» **Your instructions**: Could you recast all of the data below as a numbered list, skipping blank lines and leaving the picture out of your answer?

Scene question records:
┄┄┄┄┄┄

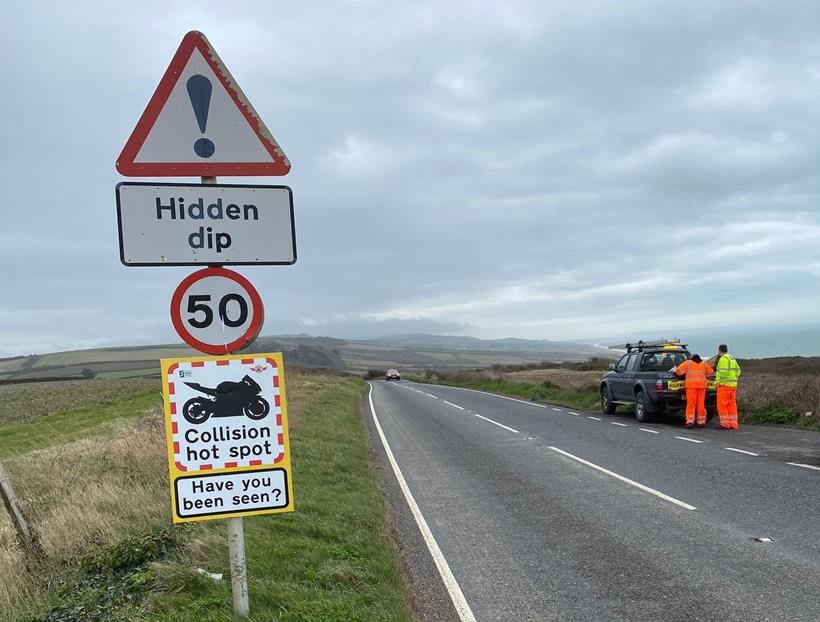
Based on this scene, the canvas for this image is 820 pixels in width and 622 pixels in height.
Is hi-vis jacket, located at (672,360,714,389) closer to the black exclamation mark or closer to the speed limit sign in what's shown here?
the speed limit sign

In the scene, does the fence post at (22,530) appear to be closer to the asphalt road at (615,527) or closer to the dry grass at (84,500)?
the dry grass at (84,500)

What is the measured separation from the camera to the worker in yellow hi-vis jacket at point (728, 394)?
45.5ft

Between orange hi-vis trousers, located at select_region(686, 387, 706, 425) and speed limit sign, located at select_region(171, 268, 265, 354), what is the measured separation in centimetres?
1375

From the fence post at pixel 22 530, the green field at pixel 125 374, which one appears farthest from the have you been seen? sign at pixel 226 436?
the green field at pixel 125 374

┄┄┄┄┄┄

» **Solution**:
1. Based on this scene, the canvas for this image is 820 pixels in width and 622 pixels in height.
2. Is hi-vis jacket, located at (672,360,714,389) closer to the black exclamation mark or closer to the speed limit sign in what's shown here?
3. the speed limit sign
4. In the scene, does the fence post at (22,530) appear to be closer to the asphalt road at (615,527) or closer to the dry grass at (84,500)?
5. the dry grass at (84,500)
6. What is the measured separation from the camera to the worker in yellow hi-vis jacket at point (728, 394)?
7. 45.5ft
8. Between orange hi-vis trousers, located at select_region(686, 387, 706, 425) and speed limit sign, located at select_region(171, 268, 265, 354), what is the measured separation in centimetres?
9. 1375
10. From the fence post at pixel 22 530, the green field at pixel 125 374, which one appears farthest from the have you been seen? sign at pixel 226 436?
11. the green field at pixel 125 374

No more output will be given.